> _Page excerpt_:
□ □ □ □ □
Article Text

FRI0173 Correlation between assymetric dimethylarginine and homocysteine levels in patients with rheumatoid arthritis
  1. T Dimitroulas1,2,
  2. J Hodson3,
  3. A Sandoo4,
  4. K Douglas1,
  5. J Smith1,
  6. G Kitas5
  1. 1Department of Rheumatology, Dudley Group of Hospitals NHS Trust, Russells Hall Hospital, Dudley, United Kingdom
  2. 24th Department of Internal Medicine, Aristotle University of Thessaloniki, Thessaloniki, Greece
  3. 3Wolfson Computer Laboratory, University Hospital Birmingham NHS Foundation Trust, Queen Elizabeth Hospital Birmingham, Mindelsohn Way, Birmingham
  4. 4School of Sport, Health and Exercise Sciences, Bangor University, George Building, Bangor
  5. 5Arthritis Research UK Epidemiology Unit, University of Manchester, Manchester, United Kingdom


Background Rheumatoid Arthritis is a chronic inflammatory condition associated with increased cardiovascular disease (CVD) morbidity and mortality due to high coronary and cerebral atherosclerotic burden. Assymetric dimethylarginine (ADMA) – the most potent endogenous inhibitor of nitric oxide synthase - is an emerging marker of endothelial dysfunction and CVD in several conditions such as coronary artery disease and diabetes mellitus. ADMA levels are higher in RA patients compared to controls suggesting a role in the development of atherosclerosis. In addition ADMA is involved in the metabolism of honocysteine (Hcy) which is considered a novel, non-traditional CVD risk factor contributing to excess CVD risk in this population.

Objectives The aim of our study was to determine whether asymmetric dimethylarginine (ADMA) levels are associated with Hcy and methylenetetrahydrofolate reductase (MTHFR) C677T (rs1801133) gene variants in patients with RA.

Methods Serum ADMA and Hcy levels were measured in 201 RA individuals [155 (77.1%) females, median age 67 years (interquartile range 59–73)]. The MTHFR C677T polymorphism was assessed by using the LightCyclerTM System. Initially, ADMA was compared across the categories of MTHFR using a one-way analysis of variance (ANOVA), followed by a multivariate model, which accounted for Hcy, age, erythrocyte sedimentation rate (ESR), and homeostatic model assessment (HOMA).
□ □ □ □ □
> _Data provided_:
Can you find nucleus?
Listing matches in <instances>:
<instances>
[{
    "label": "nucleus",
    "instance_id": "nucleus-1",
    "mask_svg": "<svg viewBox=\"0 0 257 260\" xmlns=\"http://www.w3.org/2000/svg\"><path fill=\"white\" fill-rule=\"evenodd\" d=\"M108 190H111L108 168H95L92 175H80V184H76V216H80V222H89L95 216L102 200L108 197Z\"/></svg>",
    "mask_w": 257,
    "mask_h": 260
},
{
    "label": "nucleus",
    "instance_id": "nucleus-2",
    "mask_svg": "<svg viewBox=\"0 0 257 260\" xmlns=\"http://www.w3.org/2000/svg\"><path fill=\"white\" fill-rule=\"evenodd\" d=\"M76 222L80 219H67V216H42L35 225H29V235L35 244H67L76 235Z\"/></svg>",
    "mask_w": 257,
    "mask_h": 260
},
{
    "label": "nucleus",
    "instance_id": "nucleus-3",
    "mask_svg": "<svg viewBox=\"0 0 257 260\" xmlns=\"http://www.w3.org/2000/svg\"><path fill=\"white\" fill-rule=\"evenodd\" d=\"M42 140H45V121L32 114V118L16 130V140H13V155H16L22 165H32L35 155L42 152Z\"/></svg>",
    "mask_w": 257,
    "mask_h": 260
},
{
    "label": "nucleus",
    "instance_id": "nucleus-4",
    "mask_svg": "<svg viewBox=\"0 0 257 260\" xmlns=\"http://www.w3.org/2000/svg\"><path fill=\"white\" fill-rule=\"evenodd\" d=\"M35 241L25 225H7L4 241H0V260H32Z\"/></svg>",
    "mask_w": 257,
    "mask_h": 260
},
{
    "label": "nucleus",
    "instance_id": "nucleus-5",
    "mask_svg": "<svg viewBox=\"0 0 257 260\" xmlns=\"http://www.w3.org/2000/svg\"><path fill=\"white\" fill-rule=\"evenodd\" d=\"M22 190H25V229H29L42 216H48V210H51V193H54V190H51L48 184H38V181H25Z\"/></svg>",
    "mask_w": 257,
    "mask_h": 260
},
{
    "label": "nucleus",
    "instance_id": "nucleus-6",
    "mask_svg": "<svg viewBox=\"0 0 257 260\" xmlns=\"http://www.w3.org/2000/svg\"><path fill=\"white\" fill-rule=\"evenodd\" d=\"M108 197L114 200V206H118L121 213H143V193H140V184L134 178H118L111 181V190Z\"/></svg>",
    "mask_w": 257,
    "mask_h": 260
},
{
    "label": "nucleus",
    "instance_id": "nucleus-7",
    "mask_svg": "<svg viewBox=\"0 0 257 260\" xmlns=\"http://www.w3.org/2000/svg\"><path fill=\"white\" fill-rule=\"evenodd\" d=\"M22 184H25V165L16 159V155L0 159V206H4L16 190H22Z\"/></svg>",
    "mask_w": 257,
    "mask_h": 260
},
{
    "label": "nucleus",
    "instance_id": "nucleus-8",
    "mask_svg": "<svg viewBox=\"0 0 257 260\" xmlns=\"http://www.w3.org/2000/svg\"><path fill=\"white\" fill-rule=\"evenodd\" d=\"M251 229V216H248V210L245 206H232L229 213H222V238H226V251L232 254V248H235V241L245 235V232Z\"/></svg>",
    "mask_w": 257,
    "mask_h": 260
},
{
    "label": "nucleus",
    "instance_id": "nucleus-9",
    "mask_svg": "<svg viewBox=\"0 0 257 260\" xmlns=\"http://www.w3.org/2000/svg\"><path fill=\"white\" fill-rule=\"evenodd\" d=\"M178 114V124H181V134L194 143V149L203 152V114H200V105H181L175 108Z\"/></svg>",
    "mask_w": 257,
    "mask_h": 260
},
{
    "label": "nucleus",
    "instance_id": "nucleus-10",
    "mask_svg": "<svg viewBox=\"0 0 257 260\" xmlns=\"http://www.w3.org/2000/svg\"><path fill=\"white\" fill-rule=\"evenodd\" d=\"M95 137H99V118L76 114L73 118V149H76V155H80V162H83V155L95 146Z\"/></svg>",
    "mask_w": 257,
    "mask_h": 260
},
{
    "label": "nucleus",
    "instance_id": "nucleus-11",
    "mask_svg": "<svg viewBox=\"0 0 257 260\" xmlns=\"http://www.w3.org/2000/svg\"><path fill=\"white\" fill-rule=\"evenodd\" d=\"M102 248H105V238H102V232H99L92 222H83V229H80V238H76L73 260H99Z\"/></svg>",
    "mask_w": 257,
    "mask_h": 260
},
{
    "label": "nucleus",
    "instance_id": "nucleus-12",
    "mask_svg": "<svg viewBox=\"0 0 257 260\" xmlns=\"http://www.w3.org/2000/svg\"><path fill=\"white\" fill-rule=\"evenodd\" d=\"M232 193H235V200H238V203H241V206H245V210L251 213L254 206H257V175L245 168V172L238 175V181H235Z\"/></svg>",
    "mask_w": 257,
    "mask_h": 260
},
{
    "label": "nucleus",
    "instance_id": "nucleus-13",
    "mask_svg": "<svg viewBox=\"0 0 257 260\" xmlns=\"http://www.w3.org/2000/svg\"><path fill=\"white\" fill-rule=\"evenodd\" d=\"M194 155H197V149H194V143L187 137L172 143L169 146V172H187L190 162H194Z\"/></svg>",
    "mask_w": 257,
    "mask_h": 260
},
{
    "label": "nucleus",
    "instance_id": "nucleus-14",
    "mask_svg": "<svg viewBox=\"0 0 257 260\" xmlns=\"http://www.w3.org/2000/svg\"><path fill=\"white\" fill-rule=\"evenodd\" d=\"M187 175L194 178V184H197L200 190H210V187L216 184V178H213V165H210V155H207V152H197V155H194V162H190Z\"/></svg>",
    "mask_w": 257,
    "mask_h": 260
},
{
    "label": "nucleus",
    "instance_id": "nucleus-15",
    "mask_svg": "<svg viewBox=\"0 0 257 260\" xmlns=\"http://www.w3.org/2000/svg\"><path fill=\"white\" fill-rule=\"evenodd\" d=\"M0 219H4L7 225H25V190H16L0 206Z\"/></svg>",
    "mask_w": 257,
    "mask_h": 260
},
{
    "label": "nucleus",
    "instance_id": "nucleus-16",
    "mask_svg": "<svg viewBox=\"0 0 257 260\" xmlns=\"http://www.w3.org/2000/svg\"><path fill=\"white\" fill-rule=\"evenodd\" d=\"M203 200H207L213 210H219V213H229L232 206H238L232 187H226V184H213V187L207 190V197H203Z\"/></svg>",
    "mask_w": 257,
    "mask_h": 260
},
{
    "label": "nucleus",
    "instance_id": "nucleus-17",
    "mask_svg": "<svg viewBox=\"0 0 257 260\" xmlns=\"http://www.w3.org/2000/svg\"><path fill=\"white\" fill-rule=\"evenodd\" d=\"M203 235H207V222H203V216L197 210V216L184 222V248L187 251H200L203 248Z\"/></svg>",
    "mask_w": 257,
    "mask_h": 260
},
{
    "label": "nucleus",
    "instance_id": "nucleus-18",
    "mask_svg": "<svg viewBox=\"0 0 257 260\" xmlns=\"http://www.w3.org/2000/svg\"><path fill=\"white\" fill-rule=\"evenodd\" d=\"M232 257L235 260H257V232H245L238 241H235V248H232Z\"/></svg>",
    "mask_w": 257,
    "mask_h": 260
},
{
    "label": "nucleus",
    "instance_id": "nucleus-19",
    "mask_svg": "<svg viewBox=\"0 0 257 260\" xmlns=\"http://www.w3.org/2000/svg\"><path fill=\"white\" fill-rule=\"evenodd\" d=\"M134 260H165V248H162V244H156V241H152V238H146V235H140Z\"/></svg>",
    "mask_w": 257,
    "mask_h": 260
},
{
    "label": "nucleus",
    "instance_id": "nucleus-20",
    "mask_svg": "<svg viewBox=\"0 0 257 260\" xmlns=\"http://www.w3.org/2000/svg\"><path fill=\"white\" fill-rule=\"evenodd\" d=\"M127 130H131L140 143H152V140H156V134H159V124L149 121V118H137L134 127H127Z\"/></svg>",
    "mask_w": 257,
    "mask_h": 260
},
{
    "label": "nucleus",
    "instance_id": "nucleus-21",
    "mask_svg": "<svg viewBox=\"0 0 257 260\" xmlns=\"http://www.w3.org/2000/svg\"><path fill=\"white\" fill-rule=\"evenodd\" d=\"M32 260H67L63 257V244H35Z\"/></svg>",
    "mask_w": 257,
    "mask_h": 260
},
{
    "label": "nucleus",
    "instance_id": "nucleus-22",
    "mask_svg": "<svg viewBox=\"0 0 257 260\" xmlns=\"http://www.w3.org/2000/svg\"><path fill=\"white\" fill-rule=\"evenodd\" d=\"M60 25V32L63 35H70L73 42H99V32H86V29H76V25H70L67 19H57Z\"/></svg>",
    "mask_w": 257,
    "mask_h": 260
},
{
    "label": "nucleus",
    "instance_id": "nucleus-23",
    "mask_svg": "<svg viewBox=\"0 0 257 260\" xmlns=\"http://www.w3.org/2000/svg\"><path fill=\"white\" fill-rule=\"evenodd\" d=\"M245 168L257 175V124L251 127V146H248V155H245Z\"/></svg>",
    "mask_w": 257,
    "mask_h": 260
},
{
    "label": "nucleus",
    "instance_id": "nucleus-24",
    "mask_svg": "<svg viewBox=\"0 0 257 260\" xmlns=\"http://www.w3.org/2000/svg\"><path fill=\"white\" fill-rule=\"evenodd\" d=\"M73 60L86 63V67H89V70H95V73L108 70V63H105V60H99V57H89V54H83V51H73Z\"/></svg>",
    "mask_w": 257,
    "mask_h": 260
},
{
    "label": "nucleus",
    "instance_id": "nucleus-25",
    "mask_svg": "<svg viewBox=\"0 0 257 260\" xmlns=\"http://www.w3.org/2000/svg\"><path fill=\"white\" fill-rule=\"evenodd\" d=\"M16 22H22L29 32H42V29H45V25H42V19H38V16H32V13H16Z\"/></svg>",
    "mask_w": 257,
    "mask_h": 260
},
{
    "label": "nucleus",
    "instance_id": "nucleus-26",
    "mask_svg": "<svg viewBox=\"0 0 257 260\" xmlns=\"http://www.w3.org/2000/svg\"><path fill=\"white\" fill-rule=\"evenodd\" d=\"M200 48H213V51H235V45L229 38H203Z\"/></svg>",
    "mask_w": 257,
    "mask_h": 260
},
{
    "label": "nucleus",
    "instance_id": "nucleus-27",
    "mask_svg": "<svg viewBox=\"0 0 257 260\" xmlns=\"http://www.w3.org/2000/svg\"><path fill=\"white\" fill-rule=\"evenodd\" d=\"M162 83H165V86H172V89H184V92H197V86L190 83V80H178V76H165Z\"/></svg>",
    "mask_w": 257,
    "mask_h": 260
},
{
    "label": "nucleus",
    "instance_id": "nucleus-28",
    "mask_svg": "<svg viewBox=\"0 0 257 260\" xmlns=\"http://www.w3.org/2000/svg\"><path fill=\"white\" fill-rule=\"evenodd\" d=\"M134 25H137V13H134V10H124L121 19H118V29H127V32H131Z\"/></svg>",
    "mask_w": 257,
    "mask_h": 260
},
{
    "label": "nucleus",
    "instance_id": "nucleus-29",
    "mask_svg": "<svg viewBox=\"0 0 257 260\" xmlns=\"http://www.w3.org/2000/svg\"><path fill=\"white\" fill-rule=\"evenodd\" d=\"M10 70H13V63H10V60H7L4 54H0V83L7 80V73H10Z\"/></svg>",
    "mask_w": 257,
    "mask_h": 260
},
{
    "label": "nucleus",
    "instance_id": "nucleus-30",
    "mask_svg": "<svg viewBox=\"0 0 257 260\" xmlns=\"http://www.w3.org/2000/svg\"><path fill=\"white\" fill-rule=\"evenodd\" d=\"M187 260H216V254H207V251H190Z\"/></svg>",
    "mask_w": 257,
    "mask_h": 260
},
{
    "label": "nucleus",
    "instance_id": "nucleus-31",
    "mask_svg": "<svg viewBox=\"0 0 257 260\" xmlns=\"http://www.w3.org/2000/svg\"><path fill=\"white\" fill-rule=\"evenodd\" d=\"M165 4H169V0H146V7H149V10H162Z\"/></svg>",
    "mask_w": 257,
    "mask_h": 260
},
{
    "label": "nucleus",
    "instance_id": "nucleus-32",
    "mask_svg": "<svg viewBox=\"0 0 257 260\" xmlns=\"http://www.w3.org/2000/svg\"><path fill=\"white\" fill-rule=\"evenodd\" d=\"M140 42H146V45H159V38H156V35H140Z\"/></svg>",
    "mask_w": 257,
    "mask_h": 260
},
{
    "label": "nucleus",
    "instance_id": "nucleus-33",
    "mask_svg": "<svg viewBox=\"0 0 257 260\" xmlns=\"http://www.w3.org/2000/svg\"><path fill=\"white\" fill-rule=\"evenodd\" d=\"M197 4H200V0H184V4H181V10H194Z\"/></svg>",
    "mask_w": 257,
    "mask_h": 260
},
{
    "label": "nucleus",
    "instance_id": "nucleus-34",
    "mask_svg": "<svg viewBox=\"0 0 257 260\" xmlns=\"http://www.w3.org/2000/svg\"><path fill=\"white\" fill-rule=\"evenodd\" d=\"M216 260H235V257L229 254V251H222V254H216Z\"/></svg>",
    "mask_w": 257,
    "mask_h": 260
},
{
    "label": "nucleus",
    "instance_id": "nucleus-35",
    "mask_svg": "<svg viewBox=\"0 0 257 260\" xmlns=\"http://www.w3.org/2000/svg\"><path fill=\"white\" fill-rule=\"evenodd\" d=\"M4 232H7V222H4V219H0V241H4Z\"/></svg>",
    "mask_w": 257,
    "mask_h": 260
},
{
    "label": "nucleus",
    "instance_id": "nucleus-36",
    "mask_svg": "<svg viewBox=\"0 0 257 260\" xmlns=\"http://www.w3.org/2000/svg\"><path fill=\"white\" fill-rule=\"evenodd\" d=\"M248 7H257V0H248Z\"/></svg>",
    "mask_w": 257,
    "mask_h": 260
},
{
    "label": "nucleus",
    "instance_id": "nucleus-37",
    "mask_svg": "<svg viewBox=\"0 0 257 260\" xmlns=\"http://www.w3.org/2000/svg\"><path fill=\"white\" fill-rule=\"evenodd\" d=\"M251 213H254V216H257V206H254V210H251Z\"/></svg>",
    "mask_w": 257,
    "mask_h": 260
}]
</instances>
□ □ □ □ □
> _Questions_:
1. Answer these from the rheumatoid arthritis abstract:
(a) What does the Background section call ADMA with respect to nitric oxide synthase?
(b) How many RA individuals had serum ADMA and Hcy levels measured?
(c) Which system was used to assess the MTHFR C677T polymorphism?
2. Please extend the rheumatoid arthritis abstract, picking up after the last sentence of its Methods section.

> _Task-by-task outputs_:
1.
(a) The most potent endogenous inhibitor of nitric oxide synthase.
(b) 201.
(c) The LightCyclerTM System.

2.
Results In univariable analysis, ADMA differed significantly across the categories of MTHFR (p=0.037). Patients with the MTHFR 677TT genotype had the highest ADMA levels, with a mean of 0.62 (SE =0.03), significantly higher than either those patients carrying the MTHFR 677CT (0.55, SE =0.01) or the MTHFR 677CC (0.55, SE=0.01) genotype (p=0.042) in both cases. In the multivariable model, Hcy (p=0.022) and ESR (p<0.001) were found to have significant positive associations with ADMA but the relationship between MTHFR gene variants and ADMA was found to be non-significant (p=0.102).

Conclusions The results of our study indicate an association between ADMA and Hcy in patients with RA without any genetic background as no relationship was established between ADMA and MTHFR gene variants. Abnormal metabolism of Hcy and dimethylarginines may interfere with each other resulting in endothelial dysfunction and accelerated atherosclerosis in RA individuals.


  1. Dimitroulas T, Sandoo A, Hodson J, Smith J, Douglas K, Kitas G. MTHFR C677T Polymorphism but not DDAH gene variants are associated with Assymetric Dimethylarginine (ADMA) in RA. Ann Rhem Dis 2014;72(Suppl 2):333.

  2. Perna M, Roman MJ, Alpert DR, Crow MK, Lockshin MD, Sammaritano L, et al. Relationship of asymmetric dimethylarginine and homocysteine to vascular aging in systemic lupus erythematosus patients. Arthritis Rheum 2010;62:1718–22.